→ **Список заданий**
a: В каком местечке, согласно диалогу о семейной истории, родился Исраэль Лернер?
b: Продолжите диалог о семейной истории, начав сразу после его последней реплики.

→ **Фрагмент текста**
※ ※ ※
ГЛАВНАЯ > ДИАЛОГ-ИЗБРАННОЕ > ДИАЛОГ
Александр КИРНОС (Россия)
МЫ С ТОБОЙ ДВА БЕРЕГА…
М.Л. Я, как и многие израильтяне, родившиеся в Эрец Исраэль, самыми тесными узами связан с тем местом, которое называлось когда-то Российской империей.
Моя связь с Россией начинается с моего деда. Его звали Исраэль Лернер, и был он уроженцем местечка Чимишлия в Бессарабской губернии.
А.К. Первый известный мне по сохранившимся семейным апокрифам родственник - прапрадед Дреш жил в Изяславе. Я не знаю, чем занимался прапрадед, но догадываюсь, что его занятия не были вознаграждены достатком, иначе его сына Авраама не забрили бы в кантонисты.
Не думаю, что прапрадед гордился этим фактом. Думаю, что он ощущал это как огромную беду.
Но милостив Всевышний, и Авраам, отслужив двадцать пять лет, не стал гоем, а вернувшись в Изяслав, успел жениться на Ривке и родить детей, один из которых, Акива-Шмуэль, и стал моим дедушкой по материнской линии.
М.Л. Исраэль Лернер, мой дед, учился в ешиботе (мы в Израиле говорим «ешива»), рос в религиозном окружении, был прихожанином синагоги в Чимишлии, но… идеи возвращения в Землю Обетованную, романы Авраама Мапу, выпустившего первый роман на иврите «Ахават Цион» (1835 год, переведён на русский – «Любовь в Сионе»), роман «Аит шавуа» («Коршун лицемерия», 1869 г.), идеи сионизма, новые веяния в еврейской культурной жизни докатились и до Бессарабии, и Исраэль Лернер, опасаясь призыва в царскую армию, краха своей мечты об Эрец Исраэль, оставив всё позади, бежит из родных мест. С невероятными трудностями семнадцатилетний ешиботник добирается до городка под названием Зихрон Яаков, что на склонах горы Кармель, упоминаемой ещё в Ветхом Завете.
А.К. Вот он водораздел! То, что сделал ваш дедушка только через сто лет совершили некоторые внуки моего дедушки.
Мой дедушка родился в 1881году, то есть он не намного младше Исраэля Лернера, но его судьба сложилась по-другому. Призыв в армию, ему, как сыну кантониста, уже не грозил, он закончил хедер, рано начал работать, стал жестянщиком. Он переехал в Славуту, женился на Блюме Радошовецкой.
И получается, что связывают нас воспоминания не о Российской империи и загадочной русской душе, а о жизни в местечках черты оседлости, идишлэнд, страны смытой цунами революции и второй мировой войны.
※ ※ ※
→ **Набор записей**

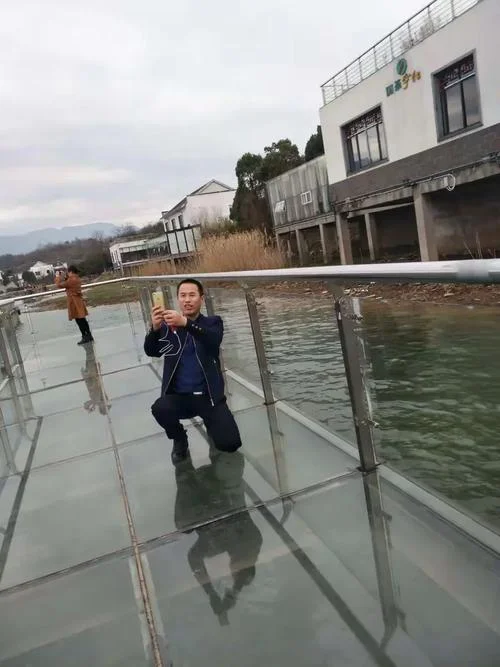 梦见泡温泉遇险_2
※ ※ ※
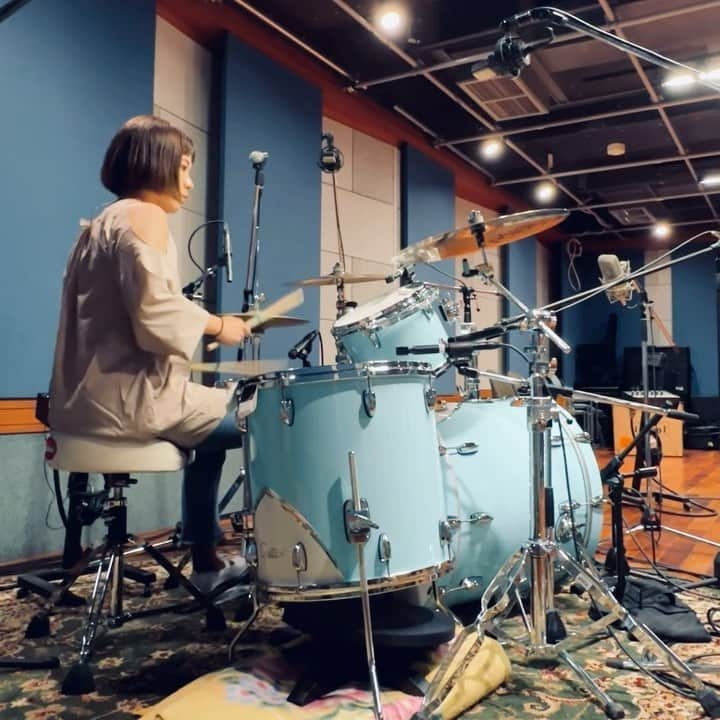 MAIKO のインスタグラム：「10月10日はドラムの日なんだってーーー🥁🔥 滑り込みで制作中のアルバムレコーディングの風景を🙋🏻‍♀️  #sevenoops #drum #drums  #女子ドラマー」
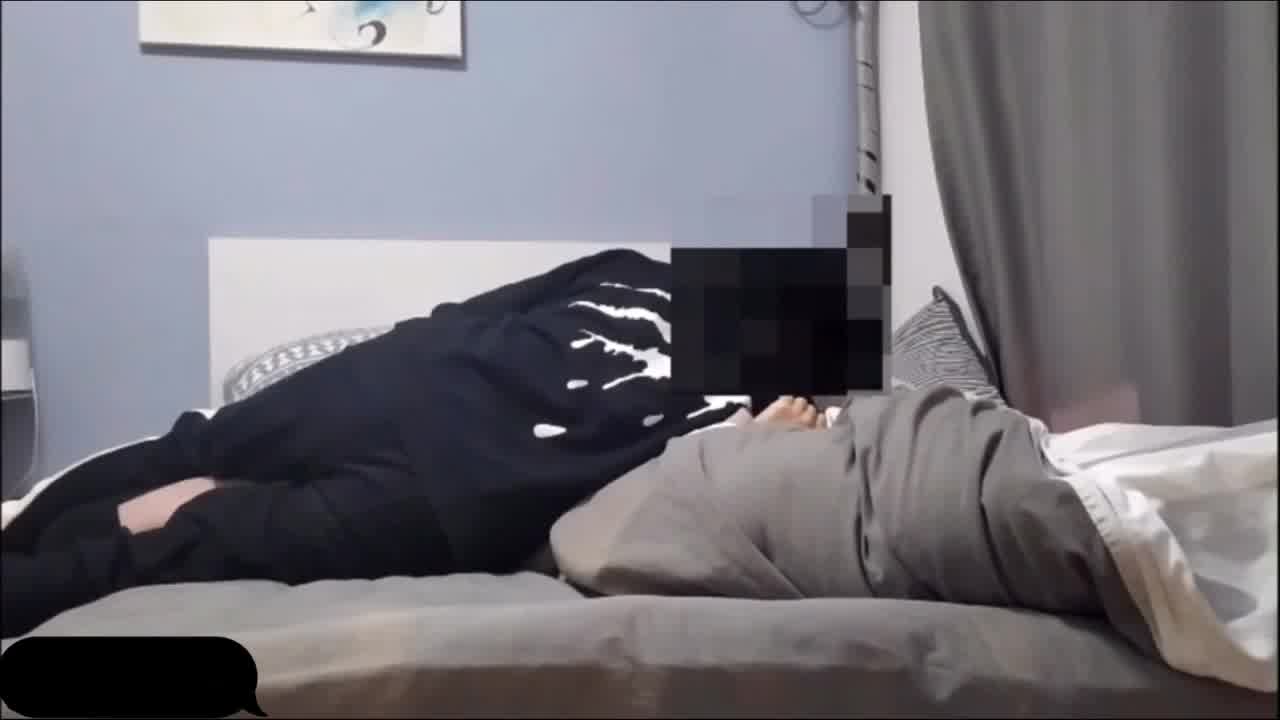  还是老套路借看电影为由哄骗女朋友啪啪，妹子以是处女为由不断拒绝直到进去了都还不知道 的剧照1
※ ※ ※
→ **Список ответов**
a: В местечке Чимишлия в Бессарабской губернии.

b:
М.Л. Городок этот основан на деньги барона Ротшильда и назван так в память отца барона, Джеймса. И 1882 год – год основания – тоже важнейшая веха в новейшей истории Израиля: в июле 1882 года группа еврейской молодёжи из России в составе 14 человек, принадлежавшая организации БИЛУ, высадилась в порту Яфа и начала работать в сельскохозяйственной школе «Микве Исраэль». Молодые люди из БИЛУ (начальные буквы библейского стиха «Бейт Яаков лху ве-нелха» – «Дом Яакова! Вставайте и пойдём». Исход, 2:5) именно переселение в Эрец Исраэль считали достойным ответом на еврейские погромы 1881 года, прокатившиеся по всей России после убийства императора Александра Второго.
А.К. Были и дискриминация, и погромы, но, несмотря на это, до революции ещё можно было жить с именем Акива-Шмуэль, дедушка женился на Блюме Радошовецкой, стал жестянщиком и вырастил шестерых детей. Семья говорила на идиш и соблюдала кошер, уцелела во время войн и революции и в тридцатые годы во время голода на Украине переехала в Москву.
Дедушка никогда не думал об отъезде из России. При советской власти много писали об ужасах антисемитизма в «чёрные мрачные годы царизма», а в последнее время много с ностальгической грустью, а порою и сусально говорят о прелести «идишкайт» в местечках черты оседлости.
М.Л. Сегодня я чувствую, что история жизни моего деда, его личность необычайно сильно повлияли на моё становление, на моё мироощущение. Меня всегда потрясало в нём его сознательное, продуманное, я бы даже сказал – идеологическое решение: начисто изменить свою жизнь, стать земледельцем, развивать сельское хозяйство в Эрец Исраэль. Только так, полагал мой дед, можно содействовать возрождению еврейского народа на земле предков. У него было глубокое религиозное чувство по отношению к земле, земледельческому труду, к образу жизни земледельца.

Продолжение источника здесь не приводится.